In Marcotte v. General Electric Capital Services, Inc., 2010 WL 1573680 (S.D.Cal. 2010), Judge Moskowitz held that the Rosenthal Act did not prohibit a credit card company from sending billing statements notwithstanding notice from the debtor’s counsel that the debtor was represented. 


Judge Moskowitz summarized:


In summary, the Court concludes that billing statements are exempted under § 1788.17 for three reasons. First, § 1788.17 incorporate specific federal statutes, but those statutes must be read in the context of a statutory scheme that permits and requires credit-card companies to send billing statements. Second, § 1788.17 is modified by 1788.14(c). Any other interpretation would result in an implied repeal-a result disfavored by both California and federal law. And third, Plaintiff’s construction would result in the pre-emption and partial invalidity of § 1788.17, as explained above.


Judge Moskowitz also concluded that the statements at issue were, in fact billing statements or “statements of account” – permissible under the Rosenthal Act.

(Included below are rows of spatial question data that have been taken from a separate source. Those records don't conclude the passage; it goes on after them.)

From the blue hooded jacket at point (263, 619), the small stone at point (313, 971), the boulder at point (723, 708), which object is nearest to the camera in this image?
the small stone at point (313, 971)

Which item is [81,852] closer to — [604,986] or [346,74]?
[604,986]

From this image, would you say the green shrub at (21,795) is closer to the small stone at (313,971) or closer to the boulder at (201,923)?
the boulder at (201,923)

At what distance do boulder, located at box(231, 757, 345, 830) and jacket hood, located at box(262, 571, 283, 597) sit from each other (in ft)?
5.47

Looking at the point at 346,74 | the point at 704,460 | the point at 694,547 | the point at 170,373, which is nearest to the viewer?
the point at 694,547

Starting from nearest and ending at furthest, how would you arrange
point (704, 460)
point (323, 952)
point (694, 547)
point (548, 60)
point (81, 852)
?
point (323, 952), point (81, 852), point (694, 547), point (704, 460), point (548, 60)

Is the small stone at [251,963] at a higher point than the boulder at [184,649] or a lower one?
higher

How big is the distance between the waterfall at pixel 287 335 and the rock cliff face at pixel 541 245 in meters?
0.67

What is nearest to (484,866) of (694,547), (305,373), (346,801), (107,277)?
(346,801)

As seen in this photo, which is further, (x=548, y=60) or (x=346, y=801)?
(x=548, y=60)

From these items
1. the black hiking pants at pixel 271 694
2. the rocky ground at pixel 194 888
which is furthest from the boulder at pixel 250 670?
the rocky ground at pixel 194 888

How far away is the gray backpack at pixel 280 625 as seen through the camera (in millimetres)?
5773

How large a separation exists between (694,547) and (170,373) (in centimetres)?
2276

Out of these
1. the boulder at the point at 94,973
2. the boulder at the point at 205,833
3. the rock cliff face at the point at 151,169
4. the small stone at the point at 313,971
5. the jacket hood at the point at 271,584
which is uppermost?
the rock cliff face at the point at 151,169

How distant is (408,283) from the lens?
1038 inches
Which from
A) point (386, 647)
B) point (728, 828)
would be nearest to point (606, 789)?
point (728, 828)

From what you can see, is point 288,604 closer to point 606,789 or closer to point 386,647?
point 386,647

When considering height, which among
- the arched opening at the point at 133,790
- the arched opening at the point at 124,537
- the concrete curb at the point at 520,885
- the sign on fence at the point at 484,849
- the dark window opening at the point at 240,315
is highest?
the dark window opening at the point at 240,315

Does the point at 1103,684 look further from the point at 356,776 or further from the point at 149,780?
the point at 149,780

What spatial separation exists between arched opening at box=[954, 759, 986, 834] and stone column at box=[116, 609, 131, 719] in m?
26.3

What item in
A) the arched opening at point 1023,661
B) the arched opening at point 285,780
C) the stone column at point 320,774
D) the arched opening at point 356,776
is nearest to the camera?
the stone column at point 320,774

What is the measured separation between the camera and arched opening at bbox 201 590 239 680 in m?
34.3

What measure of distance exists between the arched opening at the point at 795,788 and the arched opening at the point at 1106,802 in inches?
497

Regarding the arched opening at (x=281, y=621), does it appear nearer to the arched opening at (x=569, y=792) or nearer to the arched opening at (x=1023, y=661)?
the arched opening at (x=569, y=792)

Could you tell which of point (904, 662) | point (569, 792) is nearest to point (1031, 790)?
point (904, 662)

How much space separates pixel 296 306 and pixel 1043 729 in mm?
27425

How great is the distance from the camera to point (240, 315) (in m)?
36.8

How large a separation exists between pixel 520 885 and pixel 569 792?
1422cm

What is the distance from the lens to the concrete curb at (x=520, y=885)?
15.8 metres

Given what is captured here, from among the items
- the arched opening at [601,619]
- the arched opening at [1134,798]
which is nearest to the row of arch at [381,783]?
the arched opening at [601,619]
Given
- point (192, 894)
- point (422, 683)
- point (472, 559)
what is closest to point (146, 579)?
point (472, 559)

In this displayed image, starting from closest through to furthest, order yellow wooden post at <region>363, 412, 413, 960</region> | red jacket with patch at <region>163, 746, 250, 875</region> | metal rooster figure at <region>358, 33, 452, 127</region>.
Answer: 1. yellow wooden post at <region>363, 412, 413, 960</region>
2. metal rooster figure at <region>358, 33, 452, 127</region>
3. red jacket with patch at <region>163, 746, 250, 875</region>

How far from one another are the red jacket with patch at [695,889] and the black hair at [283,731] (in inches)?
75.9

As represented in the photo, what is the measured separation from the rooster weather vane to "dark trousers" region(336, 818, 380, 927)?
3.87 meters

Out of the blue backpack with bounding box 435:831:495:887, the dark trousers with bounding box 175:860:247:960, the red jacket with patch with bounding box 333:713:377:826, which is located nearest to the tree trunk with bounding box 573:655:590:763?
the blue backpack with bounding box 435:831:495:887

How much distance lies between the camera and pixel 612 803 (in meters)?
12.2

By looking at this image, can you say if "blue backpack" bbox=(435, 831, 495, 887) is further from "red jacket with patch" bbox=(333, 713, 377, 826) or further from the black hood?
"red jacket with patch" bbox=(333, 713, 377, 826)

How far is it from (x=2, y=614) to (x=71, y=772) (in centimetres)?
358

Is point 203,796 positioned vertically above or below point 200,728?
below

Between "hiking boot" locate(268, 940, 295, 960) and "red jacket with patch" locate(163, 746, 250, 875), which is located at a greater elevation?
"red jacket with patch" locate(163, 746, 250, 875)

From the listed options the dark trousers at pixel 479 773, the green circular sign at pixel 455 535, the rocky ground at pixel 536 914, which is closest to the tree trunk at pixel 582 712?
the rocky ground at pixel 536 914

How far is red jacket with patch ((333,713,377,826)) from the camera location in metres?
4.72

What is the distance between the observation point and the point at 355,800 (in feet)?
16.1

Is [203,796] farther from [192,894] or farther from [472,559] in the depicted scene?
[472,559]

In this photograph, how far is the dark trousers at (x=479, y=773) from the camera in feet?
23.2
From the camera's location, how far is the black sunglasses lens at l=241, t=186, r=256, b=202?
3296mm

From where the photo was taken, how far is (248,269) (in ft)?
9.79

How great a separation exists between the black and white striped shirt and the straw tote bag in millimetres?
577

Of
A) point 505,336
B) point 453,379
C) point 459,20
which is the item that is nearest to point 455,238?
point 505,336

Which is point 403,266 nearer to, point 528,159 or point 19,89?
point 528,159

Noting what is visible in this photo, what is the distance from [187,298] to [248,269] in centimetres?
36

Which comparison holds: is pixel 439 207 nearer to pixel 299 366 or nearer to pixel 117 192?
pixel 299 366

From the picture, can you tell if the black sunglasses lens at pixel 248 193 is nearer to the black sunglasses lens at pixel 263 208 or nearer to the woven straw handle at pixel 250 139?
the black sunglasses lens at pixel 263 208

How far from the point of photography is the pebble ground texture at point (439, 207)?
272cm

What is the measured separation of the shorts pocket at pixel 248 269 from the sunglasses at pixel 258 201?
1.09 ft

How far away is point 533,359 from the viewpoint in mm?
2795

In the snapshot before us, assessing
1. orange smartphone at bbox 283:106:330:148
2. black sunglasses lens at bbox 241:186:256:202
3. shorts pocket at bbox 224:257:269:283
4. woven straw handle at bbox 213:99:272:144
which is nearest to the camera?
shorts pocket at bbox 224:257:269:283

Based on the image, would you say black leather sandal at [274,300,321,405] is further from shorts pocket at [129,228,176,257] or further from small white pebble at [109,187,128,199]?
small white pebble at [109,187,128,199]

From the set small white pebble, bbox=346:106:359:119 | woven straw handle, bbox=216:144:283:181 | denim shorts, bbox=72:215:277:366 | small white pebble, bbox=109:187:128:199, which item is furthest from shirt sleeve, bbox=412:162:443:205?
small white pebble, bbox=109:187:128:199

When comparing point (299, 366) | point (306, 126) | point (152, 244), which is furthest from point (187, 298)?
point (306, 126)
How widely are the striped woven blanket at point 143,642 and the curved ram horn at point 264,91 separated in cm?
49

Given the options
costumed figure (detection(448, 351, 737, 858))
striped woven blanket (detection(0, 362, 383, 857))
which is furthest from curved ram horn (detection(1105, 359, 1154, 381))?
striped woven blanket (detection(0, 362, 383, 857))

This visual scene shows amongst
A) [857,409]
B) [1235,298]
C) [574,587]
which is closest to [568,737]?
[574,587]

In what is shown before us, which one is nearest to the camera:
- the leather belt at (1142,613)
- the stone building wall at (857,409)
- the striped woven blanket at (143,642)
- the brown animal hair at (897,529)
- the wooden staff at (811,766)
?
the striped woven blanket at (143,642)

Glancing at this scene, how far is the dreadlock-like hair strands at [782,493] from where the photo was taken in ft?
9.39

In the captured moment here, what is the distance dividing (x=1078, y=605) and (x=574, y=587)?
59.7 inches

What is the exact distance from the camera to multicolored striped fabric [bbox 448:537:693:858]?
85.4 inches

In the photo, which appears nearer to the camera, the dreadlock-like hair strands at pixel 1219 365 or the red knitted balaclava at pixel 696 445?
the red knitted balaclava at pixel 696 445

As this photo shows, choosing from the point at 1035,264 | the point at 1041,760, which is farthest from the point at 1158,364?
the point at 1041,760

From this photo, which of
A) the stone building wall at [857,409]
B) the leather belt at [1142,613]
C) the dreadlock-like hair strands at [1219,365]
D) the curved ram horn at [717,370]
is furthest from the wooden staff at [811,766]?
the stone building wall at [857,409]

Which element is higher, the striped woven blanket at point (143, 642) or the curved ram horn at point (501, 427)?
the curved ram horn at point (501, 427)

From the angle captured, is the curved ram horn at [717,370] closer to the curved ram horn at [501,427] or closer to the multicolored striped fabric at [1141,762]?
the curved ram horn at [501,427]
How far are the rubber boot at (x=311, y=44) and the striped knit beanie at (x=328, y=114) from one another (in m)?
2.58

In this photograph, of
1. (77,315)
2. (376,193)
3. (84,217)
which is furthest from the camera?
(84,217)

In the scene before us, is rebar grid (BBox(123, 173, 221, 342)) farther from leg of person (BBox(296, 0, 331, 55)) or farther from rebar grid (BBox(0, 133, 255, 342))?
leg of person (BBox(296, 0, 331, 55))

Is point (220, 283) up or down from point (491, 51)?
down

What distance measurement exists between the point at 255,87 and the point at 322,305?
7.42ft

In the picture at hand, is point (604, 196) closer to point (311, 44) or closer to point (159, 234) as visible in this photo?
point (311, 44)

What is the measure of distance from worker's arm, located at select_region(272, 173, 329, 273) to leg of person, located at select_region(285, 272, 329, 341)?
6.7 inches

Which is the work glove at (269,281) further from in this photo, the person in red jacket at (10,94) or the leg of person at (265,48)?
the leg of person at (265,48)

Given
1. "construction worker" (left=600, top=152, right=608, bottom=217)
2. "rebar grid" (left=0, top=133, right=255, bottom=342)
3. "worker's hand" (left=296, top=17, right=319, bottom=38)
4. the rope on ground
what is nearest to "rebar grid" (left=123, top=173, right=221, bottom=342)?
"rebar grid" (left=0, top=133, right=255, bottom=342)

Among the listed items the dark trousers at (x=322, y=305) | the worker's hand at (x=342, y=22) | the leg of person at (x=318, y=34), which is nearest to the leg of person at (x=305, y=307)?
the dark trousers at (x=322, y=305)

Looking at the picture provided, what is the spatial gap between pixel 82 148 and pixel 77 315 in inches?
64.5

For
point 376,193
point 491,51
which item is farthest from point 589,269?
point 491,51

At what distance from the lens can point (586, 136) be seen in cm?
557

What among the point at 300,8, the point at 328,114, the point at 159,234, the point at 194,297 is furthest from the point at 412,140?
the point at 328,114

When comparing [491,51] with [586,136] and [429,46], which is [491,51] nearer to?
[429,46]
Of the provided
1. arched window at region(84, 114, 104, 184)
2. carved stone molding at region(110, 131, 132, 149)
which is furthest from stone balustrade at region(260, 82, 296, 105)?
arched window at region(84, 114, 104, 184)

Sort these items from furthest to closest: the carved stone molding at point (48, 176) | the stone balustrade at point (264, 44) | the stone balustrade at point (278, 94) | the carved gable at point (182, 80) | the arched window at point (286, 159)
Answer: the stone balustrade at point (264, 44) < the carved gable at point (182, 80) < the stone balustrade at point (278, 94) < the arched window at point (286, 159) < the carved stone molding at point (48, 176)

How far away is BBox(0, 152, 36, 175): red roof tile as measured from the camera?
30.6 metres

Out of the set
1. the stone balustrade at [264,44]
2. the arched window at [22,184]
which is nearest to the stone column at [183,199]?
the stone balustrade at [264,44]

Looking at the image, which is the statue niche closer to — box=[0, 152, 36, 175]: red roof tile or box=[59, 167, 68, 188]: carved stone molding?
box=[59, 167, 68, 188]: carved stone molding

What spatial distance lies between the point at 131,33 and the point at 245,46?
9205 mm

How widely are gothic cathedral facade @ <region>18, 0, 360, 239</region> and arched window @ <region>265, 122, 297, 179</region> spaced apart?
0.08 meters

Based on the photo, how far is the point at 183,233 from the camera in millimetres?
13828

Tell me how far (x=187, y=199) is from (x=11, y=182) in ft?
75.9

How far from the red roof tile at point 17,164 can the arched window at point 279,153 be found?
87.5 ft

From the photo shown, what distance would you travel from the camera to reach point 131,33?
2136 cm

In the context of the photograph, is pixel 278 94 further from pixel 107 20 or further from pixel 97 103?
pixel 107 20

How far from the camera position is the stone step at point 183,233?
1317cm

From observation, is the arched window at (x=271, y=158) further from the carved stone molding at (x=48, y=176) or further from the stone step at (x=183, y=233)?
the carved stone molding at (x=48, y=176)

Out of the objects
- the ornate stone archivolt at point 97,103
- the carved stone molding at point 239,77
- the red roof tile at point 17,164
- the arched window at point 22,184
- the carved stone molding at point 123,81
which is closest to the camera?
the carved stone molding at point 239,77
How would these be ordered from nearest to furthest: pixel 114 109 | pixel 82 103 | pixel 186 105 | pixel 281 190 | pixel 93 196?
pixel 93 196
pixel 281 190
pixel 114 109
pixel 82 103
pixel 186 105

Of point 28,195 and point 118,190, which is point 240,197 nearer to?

The two documents are “statements of account” under California Civil Code § 1788.14(c). California Civil Code § 1810.3 states what should be included in a statement of account: (1) the outstanding balance, (2) transactions, (3) finance charges, (4) the interest rate and charges, and the (5) the billing cycle, among other things. The billing statements at issue here contain all of this information and nothing else that would change the billing statements into demand letters or efforts at debt collection. The statements do not state that any amounts are past due, and there is no indication that the documents are aimed at debt collection. Instead, one states that no payment is due, and the other states that a standard minimum payment of $118 is due. (See Compl. Exs. B, C.)    Third, the two documents are “periodic statement[s]” under TILA and Regulation Z. See 12 C.F.R. § 226.7(b) (requiring; 15 U.S.C. § 1637(b) (creditors must send “statement” to consumer). Under federal law, periodic statements require information substantially similar to that under state law: (1) the out-standing balance; (2) transactions; (3) credits; (4) interest rates, charges, and fees; (5) a grace period; (6) and the due date, among other things. See 12 C.F.R. § 226.7(b). Again, the billing statements here contain all of this information and nothing else that would change the billing statements into demand letters or efforts at debt collection.    In short, there is nothing that would lead the Court to believe that these two documents, which the Plaintiff refers to as billing statements, are anything but statements of account under California law and periodic statements under federal law. Because the documents at issue here are billing statements, and based on the reasoning in the preceding sections, Defendants can-not be held liable for issuing them.

The Court did not address Moya v. Chase Cardmember Services, Inc., 2009 WL 57112 (N.D.Cal.2009), which also gave guidance on this subject.